A Bavarian brewmaster would most certainly take offense.

The famous "Kristallweizen", a clear wheat ale, being drunk out of a wine glass with ice cubes! But that's what's happening in New York City. As each sip is taken, the waitress pours a refill over the melting ice.

In Germany, the tall, slender Weizenbier glass is a symbol of the nation's beer culture. Most importantly, it holds the entire half liter (17 ounces) content of a bottle. Germans sometimes like to pop a wedge of lemon in their wheat beer glasses, turning the most refreshing beer of all into something absolutely essential for summer.

But New Yorkers don't seem to mind the watered-down version with ice cubes.

"I love the stuff and drink it in the summertime. It's sweet and crisp," says one drinker interviewed by DW-Radio. Another compares it to potato chips: "You can't just have one."

And there is one more benefit to the cloudy drink, he adds. "It doesn't give you a hangover" - surprising, when you consider the 5.5 percent alcohol content.

Cloudy and delicious

Traditionally, beer is made with malted barley. But wheat beer substitutes the barley with a substantial proportion of wheat. This makes it lighter, both in color and taste.

If the label says "Hefeweizen", the bottle contains unfiltered wheat beer. This means the yeast ("Hefe") is still in the bottle, which turns the beer cloudy and makes for a more intense, almost spicy flavor. Kristallweizen, on the other hand, has been filtered prior to bottling and has a more delicate taste.

Not only are the special wheat beer glasses a tradition, pouring Hefeweizen is an art in itself. The glass needs to be rinsed out with cold water, then held over the mouth of the bottle. Both are then turned upside down.

As the beer gushes out, the bottle should be lifted up slowly. When it's nearly empty, it should be withdrawn completely and swung around in one hand to capture the last grains of yeast, which are then poured in vigorously to cloud the beer (in the case of non-filtered varieties).

Germany: a new trend?

After Belgian beer was all the rage in the hip city, Germany's wheaty brew creations seem to be the next "in" drink in New York. According to the New York City Beer Guide online, no less than 28 bars and restaurants serve German Weizenbier on tap. And a near countless number offer their customers several other popular German brews.

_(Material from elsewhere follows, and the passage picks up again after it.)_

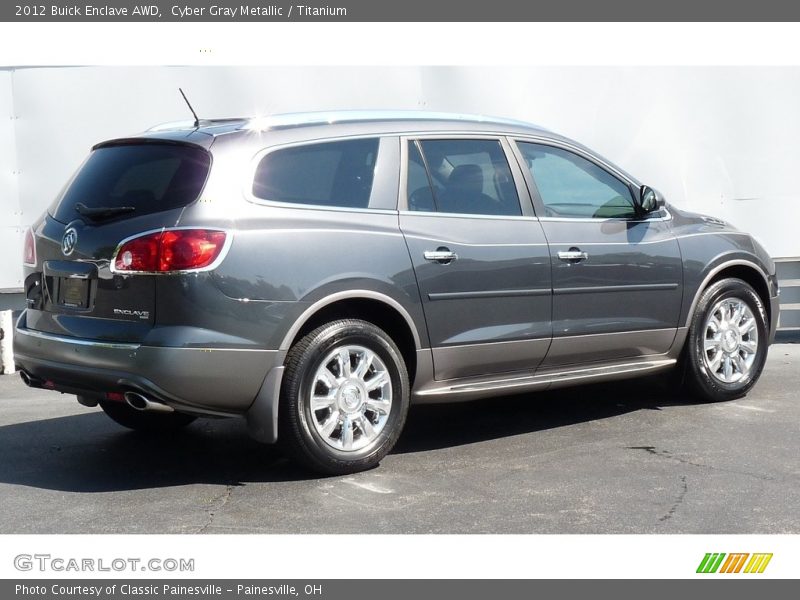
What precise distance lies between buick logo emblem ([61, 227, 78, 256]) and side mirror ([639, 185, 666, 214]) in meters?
3.38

Most of these pubs are popping up in the new hot district of the East Village. These bars are a far cry from the traditional German Hofbräuhaus environment with their rustical interior, folk music, and hearty sausage platters. They're more in line with the new Berlin scene: modern, cool and definitely the meeting place for trend-conscious city dwellers.

One of the more popular New York German beer bars is Zum Schneider, which Celebrator Beer News magazine referred to in July as the "new hotspot for hip urbanites" looking for a change from their normal martinis. The owner's wheat beer is reputed to be the best in town, and the lines of young beer fans waiting to enter Schneider's place begin forming early in the evening.

In true German beer drinking tradition, Georg Schneider insists on serving his guests wheat beer in the authentic conical Weizen glasses. The question is, will this too catch on in the city of trends, or will New Yorkers prefer sipping the German suds from their elegant wine glasses.